Web Infrastructure 101

Published in

The Startup

8 min readAug 26, 2019

A straightforward behind-the-scenes of what happens when you type holbertonschool.com and hit Enter.

Not long ago, all the little day-to-day tasks made sense. Everything people did had a purpose and was easy to understand; Killing the deer for food, bringing up the bucket of water from the well to hydrate, cutting wood to create shelter.

Today… well, today things are a bit more complex. Most of the simple tasks we perform, we do without knowing what’s actually going on. I’m sure you can think of some — driving a car, printing a document, charging your phone, making a phone call, and so on.

In this article, we’ll take a look behind the scenes of one of these tasks: browsing the Internet! Have you ever thought of what really happens when you type a site such as https://www.holbertonschool.com and hit ‘Enter’? Let’s get started!

DNS — Domain Name Servers

Think of DNS like one huge phonebook (approximately 333.8 million domain names as of 2018).
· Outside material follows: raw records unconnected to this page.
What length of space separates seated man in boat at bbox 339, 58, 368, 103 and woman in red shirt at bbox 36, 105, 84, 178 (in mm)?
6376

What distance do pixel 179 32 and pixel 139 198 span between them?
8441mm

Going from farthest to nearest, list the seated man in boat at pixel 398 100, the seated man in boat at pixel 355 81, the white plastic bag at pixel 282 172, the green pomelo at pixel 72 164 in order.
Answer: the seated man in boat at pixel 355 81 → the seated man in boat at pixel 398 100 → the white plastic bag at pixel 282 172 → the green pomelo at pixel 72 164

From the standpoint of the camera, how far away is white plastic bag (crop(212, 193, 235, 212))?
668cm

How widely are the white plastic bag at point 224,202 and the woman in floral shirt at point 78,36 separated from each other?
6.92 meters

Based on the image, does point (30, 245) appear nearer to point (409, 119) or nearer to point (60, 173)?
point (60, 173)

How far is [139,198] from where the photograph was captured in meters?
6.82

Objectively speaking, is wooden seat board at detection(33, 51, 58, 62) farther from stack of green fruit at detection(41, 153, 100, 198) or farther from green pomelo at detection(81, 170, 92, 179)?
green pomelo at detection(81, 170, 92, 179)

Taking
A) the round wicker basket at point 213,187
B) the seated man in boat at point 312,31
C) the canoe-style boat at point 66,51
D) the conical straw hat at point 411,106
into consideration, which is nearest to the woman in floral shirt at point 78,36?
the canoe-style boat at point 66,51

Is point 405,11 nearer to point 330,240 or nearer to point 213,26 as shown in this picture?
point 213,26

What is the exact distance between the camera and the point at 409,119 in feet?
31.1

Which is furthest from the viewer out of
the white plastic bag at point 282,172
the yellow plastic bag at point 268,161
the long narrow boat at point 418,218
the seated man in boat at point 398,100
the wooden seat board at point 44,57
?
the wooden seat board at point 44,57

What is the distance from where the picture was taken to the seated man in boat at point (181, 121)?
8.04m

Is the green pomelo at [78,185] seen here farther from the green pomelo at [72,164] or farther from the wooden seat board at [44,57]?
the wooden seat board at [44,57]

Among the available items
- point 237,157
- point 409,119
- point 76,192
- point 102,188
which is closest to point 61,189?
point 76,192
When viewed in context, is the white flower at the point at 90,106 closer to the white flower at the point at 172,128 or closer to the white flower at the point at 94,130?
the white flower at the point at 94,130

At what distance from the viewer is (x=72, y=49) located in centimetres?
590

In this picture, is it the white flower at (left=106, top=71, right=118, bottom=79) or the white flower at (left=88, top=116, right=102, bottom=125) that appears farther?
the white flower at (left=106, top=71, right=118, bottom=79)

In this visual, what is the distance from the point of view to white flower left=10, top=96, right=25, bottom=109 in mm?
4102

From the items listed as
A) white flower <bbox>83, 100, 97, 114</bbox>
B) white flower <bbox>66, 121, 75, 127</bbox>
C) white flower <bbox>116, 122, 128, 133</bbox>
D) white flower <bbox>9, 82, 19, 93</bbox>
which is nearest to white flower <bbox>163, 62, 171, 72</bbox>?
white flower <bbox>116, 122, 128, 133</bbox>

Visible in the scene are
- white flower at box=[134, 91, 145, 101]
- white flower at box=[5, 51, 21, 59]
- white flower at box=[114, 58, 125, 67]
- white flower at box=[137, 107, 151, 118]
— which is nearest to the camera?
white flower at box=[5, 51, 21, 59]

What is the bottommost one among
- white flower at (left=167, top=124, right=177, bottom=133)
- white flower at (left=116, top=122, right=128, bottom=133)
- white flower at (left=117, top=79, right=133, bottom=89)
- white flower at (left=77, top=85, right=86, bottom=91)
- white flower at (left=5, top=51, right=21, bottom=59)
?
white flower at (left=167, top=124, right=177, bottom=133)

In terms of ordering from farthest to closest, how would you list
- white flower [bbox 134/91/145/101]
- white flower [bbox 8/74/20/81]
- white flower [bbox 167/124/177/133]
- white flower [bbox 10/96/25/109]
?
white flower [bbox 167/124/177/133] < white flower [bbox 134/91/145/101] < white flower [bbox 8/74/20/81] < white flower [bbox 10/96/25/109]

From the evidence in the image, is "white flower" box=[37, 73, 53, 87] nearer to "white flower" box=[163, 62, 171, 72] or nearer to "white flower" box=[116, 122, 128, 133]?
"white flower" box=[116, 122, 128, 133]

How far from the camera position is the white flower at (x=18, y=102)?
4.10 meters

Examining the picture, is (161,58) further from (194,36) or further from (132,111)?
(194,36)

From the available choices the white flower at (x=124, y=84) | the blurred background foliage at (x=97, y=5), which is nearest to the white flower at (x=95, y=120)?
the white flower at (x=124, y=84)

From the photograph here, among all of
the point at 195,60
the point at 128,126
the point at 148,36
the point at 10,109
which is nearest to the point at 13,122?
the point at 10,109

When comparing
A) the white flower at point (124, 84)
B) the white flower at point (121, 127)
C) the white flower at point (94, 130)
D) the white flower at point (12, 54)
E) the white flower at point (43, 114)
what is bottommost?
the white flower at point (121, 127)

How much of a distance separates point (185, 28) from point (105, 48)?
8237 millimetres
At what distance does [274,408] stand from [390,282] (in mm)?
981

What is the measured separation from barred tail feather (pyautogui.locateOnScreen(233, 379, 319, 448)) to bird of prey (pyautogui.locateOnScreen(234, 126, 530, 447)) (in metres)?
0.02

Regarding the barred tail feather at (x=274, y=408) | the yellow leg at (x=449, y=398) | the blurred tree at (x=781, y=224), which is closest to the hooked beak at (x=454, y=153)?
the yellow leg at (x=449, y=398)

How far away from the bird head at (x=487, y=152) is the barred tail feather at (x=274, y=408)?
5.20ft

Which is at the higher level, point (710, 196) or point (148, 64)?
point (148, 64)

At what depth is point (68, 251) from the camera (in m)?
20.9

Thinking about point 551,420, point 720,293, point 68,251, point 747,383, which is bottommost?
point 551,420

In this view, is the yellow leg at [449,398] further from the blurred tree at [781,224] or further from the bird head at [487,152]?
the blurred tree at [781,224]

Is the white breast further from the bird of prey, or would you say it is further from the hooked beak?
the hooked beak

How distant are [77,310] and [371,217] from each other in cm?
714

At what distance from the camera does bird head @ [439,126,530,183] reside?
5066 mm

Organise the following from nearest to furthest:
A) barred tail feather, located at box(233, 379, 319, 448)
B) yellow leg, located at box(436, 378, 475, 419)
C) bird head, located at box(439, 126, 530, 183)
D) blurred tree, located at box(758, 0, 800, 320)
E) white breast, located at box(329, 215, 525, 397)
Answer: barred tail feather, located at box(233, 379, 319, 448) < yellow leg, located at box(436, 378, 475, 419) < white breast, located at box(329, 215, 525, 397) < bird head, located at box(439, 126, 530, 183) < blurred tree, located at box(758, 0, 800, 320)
If you were to try and remember all your contact's phone numbers, you would have an extremely hard time. The same goes for domain names! What’s easier to remember — holbertonschool.com, or 99.84.216.49?

The Internet is composed of millions of IP Addresses (those 4 numbers separated by dots — such as 8.8.8.8). Actually, every single device with an active Internet connection has its own IP address, including your smartphone and computer. Each IP address (website IP addresses) has a corresponding domain name, which is the actual website name that you know. The whole purpose of Domain Name Servers is to make sure you don’t have to remember every single IP address.

DNS is a protocol within the set of standards for how computers exchange data on the internet and on many private networks, known as the TCP/IP protocol suite.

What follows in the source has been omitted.